◆ **ARTICLE**:
****

On the 5th of July, almost 2 months after starting City of Heroes, I
deactivated my account. The following expresses my thoughts on the
I never expected City of Heroes to be a long-term diversion. At $15
per month (rates are lower when you buy longer blocks of time), that's
$180 per year (ignoring the initial $50 to buy the game). While just a
minor part of the household budget, that's still a good amount of money
I could spend on other things (like upgrading my slow-ass 933MHz CPU).
Anyway, even for the money I spent, around $65, I got quite a lot of
gameplay out of City of Heroes. The last figure I remember being quoted
from the game was 90 hours, and that was well before I ended my
subscription. For a modern computer game, that's a really good value.
Even if I do a conservative end estimate of 100 hours, that's still only
65 cents per hour. Contrast that with a typical $50 first-person
shooter game with around 10 hours of gameplay. That's 5 dollars per
hour of play.
But of course, what it comes down to is whether or not each hour of
play is worth what you're paying for it. And that's what's at issue
I didn't join the game right at launch, but a little while after it.

****

◆ **RECORDED INFORMATION**:

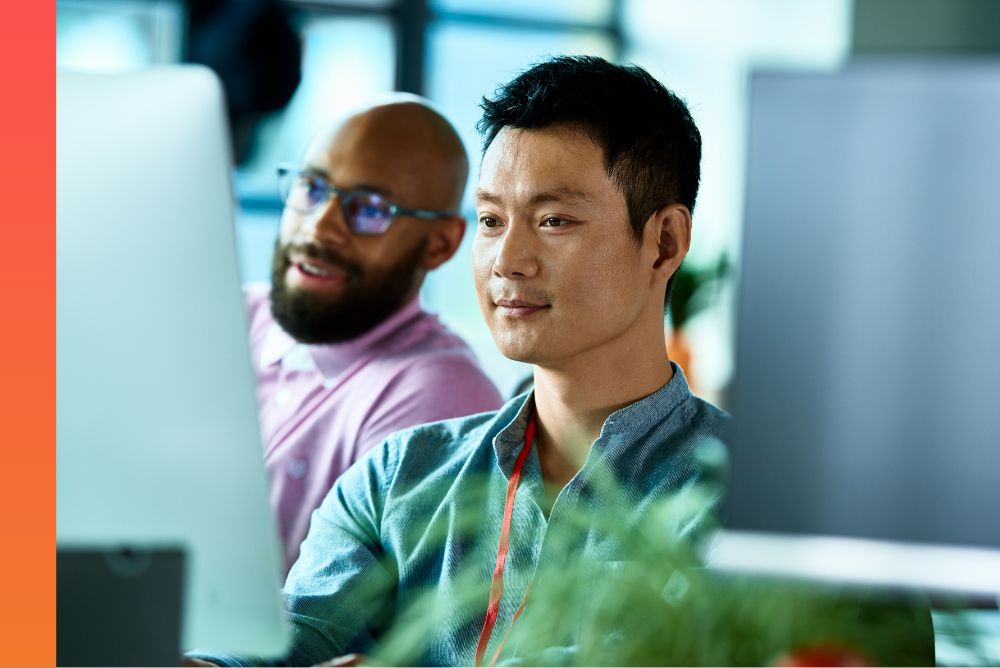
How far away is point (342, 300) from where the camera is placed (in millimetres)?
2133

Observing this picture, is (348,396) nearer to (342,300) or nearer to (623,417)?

****

◆ **TASKS TO CARRY OUT**:
- A) Answer these questions using the City of Heroes article, one line each:
(i) On what date did the writer deactivate the account?
(ii) What is the monthly subscription price?
(iii) What cost per hour does the writer give for a typical $50 first-person shooter?
- B) Carry on the City of Heroes article, picking up right after its final sentence.

◆ **ANSWERS TO THE EXERCISE**:
- A)
(i) The 5th of July.
(ii) $15 per month.
(iii) 5 dollars per hour.

- B)
As far as I could tell, the game was very well implemented. It had a
very polished feel to it. The interface was slick and fairly easy to
use. Yes, I have encountered bugs (mainly opponents getting stuck in
walls, though once I was attacked by through walls by enemies who had
not even seen me). Still, they were exceptionally rare.
I think the reason that everything went so smoothly was because the
game itself doesn't try to do a lot. It is quite simply a combat game.
You go in and beat the tar out of a bunch of computer-controlled bad
guys. And there's nothing wrong with that. My library is replete with
games that consist of fighting and nothing else. And that's good... for
a while. Eventually you're going to get tired of it. Most other
MMORPG's have a bit more depth to them, economy and crafting being the
two major aspects.
Also, they tend to have a bigger sense of community. It could just
be me, though. By nature I'm more of a solitary person. In City of
Heroes, most of my time was spent solo. I did join in groups from time
to time. The problem is, the way I tend to play is sporadic. I'll play
while watching TV or eating, and so my attention to the game can vary
from minute to minute. This is the way I prefer. Going solo allows me
to play at my own pace. In a group, I have to keep up with the rest of
the team or fall behind. When I decided I needed a rapid infusion of
XP, I'd seek out some teammates and focus on the game. I can't play
like that all the time though. It's not how I have the most fun. And
while the type of character I played most often can go out and fight on
his own, it's repetitive and advancement is slow.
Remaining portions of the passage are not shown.